Bloomberg News

Taiwan Dollar Strengthens, Bonds Decline on Inflation Concern

April 17, 2012

Taiwan’s dollar rose on speculation the central bank will allow greater currency appreciation to tame consumer-price increases. Government bonds dropped.

Taiwan’s central bank may allow faster rises in the overnight rate and the local dollar, the Commercial Times reported today, citing an unidentified monetary authority official. Taiwan Power Co., the island’s only electricity retailer, said on April 12 it will increase prices for the first time in more than three years after posting losses on rising fuel costs. The overnight interbank lending rate hit 0.487 percent yesterday, the highest level since January 2009.

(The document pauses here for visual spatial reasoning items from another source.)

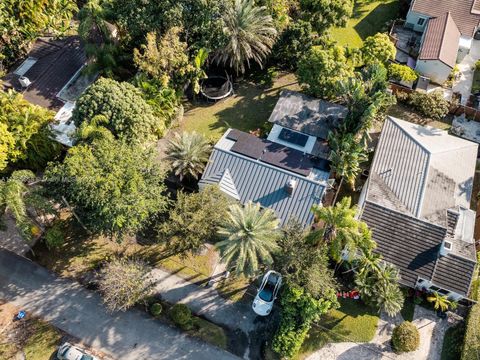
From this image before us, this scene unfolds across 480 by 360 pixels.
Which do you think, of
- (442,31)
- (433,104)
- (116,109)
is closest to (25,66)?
(116,109)

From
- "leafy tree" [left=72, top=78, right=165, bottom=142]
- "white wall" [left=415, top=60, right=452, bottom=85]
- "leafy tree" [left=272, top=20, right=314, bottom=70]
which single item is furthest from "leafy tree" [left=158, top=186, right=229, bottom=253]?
"white wall" [left=415, top=60, right=452, bottom=85]

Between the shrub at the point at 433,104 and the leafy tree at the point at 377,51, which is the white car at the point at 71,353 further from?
the shrub at the point at 433,104

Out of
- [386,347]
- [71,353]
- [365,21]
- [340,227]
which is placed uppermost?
[365,21]

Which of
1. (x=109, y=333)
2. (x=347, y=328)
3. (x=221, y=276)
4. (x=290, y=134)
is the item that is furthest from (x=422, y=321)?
(x=109, y=333)

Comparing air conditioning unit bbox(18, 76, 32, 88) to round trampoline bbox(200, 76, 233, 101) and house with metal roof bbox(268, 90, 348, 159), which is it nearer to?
round trampoline bbox(200, 76, 233, 101)

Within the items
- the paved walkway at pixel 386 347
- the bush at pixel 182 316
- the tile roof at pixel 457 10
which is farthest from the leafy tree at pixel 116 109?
the tile roof at pixel 457 10

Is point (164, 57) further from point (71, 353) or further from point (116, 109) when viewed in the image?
point (71, 353)
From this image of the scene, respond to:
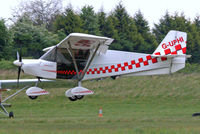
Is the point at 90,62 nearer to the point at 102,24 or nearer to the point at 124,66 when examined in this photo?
the point at 124,66

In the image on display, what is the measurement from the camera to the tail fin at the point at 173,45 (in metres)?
19.1

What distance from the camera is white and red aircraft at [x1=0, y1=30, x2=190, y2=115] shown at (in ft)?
57.0

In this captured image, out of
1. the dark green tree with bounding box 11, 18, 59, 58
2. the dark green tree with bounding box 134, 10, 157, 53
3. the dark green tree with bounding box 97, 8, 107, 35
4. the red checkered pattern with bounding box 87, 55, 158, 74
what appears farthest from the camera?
the dark green tree with bounding box 134, 10, 157, 53

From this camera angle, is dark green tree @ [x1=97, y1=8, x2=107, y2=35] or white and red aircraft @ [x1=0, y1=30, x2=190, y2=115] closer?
white and red aircraft @ [x1=0, y1=30, x2=190, y2=115]

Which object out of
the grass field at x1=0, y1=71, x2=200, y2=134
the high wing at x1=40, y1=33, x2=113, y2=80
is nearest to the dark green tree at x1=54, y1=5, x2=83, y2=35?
the grass field at x1=0, y1=71, x2=200, y2=134

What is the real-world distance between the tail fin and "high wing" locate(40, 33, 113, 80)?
3091mm

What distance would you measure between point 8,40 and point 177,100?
14.0m

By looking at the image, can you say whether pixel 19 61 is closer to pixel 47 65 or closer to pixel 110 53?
pixel 47 65

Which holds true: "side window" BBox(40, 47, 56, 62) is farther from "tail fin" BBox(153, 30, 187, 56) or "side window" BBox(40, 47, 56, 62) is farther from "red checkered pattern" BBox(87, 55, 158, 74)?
"tail fin" BBox(153, 30, 187, 56)

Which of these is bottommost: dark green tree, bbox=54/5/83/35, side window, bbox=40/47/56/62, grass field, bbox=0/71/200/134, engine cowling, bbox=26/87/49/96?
grass field, bbox=0/71/200/134

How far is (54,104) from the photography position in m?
25.0

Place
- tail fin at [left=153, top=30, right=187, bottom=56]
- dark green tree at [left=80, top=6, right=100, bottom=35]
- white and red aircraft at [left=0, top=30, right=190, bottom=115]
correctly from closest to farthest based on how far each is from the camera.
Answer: white and red aircraft at [left=0, top=30, right=190, bottom=115]
tail fin at [left=153, top=30, right=187, bottom=56]
dark green tree at [left=80, top=6, right=100, bottom=35]

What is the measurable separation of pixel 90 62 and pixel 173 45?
436 centimetres

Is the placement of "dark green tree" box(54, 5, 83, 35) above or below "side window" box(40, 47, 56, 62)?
above
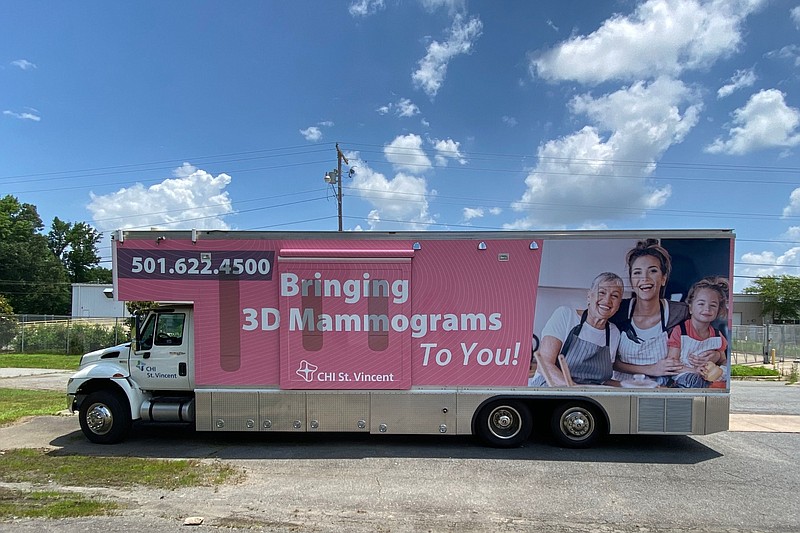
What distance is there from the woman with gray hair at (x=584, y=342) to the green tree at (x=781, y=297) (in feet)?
194

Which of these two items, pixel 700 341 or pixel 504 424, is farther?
pixel 504 424

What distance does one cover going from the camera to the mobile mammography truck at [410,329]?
6.92m

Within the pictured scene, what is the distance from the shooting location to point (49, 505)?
4879 millimetres

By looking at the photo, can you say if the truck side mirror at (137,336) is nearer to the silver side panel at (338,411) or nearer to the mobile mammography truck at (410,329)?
the mobile mammography truck at (410,329)

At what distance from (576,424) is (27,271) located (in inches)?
3256

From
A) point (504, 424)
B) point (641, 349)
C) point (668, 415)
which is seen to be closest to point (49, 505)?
point (504, 424)

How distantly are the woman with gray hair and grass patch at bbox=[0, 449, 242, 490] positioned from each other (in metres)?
4.59

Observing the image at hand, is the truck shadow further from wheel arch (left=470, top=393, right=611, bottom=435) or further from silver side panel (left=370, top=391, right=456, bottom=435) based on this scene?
wheel arch (left=470, top=393, right=611, bottom=435)

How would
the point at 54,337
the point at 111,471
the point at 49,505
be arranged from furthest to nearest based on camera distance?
the point at 54,337 → the point at 111,471 → the point at 49,505

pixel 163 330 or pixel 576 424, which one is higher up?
pixel 163 330

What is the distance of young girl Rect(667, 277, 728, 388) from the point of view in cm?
685

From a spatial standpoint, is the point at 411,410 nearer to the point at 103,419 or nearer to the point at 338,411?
the point at 338,411

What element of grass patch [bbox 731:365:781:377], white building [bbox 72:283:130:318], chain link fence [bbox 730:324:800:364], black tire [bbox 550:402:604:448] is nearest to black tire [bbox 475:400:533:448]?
black tire [bbox 550:402:604:448]

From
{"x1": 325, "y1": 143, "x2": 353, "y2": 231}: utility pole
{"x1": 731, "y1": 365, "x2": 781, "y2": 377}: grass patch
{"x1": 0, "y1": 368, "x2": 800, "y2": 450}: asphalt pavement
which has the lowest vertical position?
{"x1": 731, "y1": 365, "x2": 781, "y2": 377}: grass patch
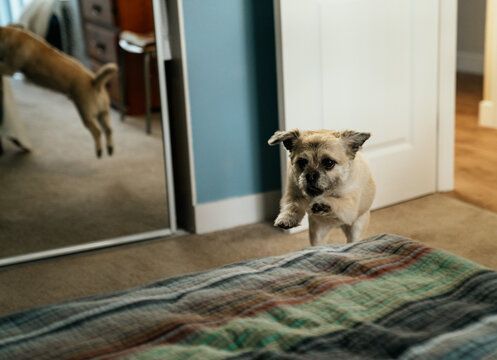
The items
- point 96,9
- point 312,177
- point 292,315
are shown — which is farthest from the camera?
point 96,9

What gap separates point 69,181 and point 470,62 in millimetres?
4592

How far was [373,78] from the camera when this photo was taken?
9.36 ft

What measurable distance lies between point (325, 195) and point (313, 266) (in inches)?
19.1

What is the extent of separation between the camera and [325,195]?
5.22ft

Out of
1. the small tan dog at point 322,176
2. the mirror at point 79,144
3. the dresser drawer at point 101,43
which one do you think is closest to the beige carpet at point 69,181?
the mirror at point 79,144

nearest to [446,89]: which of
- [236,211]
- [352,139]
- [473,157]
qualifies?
[473,157]

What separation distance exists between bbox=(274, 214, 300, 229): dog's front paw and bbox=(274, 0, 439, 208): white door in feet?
3.84

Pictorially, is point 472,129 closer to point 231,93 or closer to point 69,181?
point 231,93

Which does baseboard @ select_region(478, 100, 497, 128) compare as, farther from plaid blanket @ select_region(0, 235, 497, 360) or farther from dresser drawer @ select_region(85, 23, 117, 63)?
plaid blanket @ select_region(0, 235, 497, 360)

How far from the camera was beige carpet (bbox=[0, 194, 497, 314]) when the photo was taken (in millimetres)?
2377

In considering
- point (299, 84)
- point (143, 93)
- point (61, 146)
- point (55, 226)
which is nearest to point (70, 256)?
point (55, 226)

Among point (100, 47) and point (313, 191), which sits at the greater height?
point (100, 47)

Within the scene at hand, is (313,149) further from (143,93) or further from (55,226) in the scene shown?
(55,226)

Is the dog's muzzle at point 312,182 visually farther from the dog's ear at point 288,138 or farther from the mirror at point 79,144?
the mirror at point 79,144
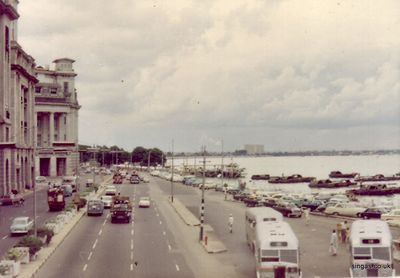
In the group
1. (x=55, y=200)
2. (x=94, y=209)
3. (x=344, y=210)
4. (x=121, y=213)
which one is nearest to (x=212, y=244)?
(x=121, y=213)

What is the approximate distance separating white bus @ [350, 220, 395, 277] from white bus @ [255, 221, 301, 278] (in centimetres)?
286

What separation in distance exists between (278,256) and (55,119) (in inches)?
4737

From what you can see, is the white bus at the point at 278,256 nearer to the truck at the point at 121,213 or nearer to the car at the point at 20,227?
the car at the point at 20,227

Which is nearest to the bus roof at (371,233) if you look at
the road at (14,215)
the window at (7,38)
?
the road at (14,215)

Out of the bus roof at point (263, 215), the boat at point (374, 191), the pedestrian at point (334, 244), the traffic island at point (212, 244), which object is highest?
the bus roof at point (263, 215)

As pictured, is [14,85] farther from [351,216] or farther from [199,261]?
[199,261]

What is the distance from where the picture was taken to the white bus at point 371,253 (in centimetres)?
3002

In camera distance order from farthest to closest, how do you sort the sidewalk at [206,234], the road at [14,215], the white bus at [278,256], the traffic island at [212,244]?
the road at [14,215] < the sidewalk at [206,234] < the traffic island at [212,244] < the white bus at [278,256]

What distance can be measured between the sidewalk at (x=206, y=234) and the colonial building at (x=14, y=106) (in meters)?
26.8

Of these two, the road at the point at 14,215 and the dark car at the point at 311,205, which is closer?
the road at the point at 14,215

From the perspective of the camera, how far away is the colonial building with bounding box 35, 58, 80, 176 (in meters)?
132

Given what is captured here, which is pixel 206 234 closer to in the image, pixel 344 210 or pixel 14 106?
pixel 344 210

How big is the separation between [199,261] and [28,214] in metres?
34.4

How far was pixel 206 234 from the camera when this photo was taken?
164 feet
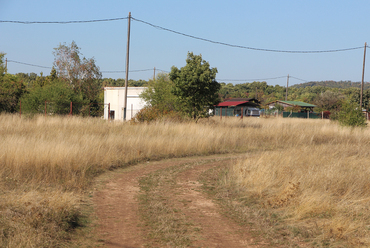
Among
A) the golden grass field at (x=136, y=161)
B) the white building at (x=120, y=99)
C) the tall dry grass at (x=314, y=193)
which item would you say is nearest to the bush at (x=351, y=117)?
the golden grass field at (x=136, y=161)

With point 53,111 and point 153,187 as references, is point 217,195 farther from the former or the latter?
point 53,111

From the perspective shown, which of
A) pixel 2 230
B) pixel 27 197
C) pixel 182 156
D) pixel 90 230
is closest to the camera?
pixel 2 230

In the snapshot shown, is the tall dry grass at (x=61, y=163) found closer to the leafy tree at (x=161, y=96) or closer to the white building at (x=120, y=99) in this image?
the leafy tree at (x=161, y=96)

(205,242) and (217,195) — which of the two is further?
(217,195)

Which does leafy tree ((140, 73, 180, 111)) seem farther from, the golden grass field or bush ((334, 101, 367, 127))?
the golden grass field

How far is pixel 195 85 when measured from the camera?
22.6m

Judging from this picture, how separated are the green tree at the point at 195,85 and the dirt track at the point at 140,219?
43.3 ft

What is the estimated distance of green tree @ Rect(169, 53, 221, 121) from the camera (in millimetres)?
22656

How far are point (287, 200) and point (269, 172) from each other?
2111 mm

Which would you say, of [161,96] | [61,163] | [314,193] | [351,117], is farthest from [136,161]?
[161,96]

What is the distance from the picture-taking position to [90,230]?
5.31 metres

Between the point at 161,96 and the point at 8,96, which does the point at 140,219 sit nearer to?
the point at 161,96

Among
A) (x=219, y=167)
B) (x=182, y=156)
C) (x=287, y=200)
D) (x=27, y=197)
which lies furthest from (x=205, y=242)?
(x=182, y=156)

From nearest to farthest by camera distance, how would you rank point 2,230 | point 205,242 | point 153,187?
point 2,230
point 205,242
point 153,187
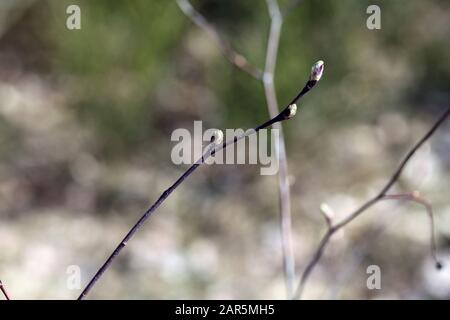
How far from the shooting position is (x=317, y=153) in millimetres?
2398

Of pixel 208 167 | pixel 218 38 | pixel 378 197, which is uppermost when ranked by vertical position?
pixel 208 167

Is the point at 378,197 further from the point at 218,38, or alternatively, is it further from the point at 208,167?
the point at 208,167

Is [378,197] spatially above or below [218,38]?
below

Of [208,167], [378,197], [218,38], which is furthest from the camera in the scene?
[208,167]

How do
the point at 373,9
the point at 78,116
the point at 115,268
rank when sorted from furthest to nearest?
1. the point at 373,9
2. the point at 78,116
3. the point at 115,268

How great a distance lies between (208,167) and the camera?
2.36 meters

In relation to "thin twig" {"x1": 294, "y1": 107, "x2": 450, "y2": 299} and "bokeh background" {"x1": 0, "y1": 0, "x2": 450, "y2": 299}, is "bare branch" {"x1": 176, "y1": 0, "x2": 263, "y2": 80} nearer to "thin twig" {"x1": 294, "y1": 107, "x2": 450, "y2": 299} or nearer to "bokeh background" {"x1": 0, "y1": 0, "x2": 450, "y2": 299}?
"thin twig" {"x1": 294, "y1": 107, "x2": 450, "y2": 299}

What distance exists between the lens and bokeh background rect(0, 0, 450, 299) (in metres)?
1.91

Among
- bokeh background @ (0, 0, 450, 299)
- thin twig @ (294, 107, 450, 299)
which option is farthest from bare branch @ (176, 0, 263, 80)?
bokeh background @ (0, 0, 450, 299)

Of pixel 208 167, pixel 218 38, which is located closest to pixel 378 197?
pixel 218 38

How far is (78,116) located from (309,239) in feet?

“The central bank is acting to tackle the inflation problem and bond yields are reflecting people’s worries on consumer prices,” said Stanford Chen, a Taipei-based fixed- income manager at KGI Securities Co. “The overnight rate should continue to tread higher.”

Taiwan’s dollar gained 0.1 percent to NT$29.542 against its U.S. counterpart, according to Taipei Forex Inc. One-month implied volatility, a measure of exchange-rate swings traders use to price options, climbed 10 basis points to 4 percent.

Consumer prices rose 1.21 percent in March from a year earlier, after a 0.23 percent increase the previous month, government data show.

The yield on the government’s 1 percent securities due January 2017 rose one basis point, or 0.01 percentage point, to 1.05 percent, according to Gretai Securities Market. The overnight money-market rate was little changed at 0.483 percent, according to a weighted average compiled by the Taiwan Interbank Money Center.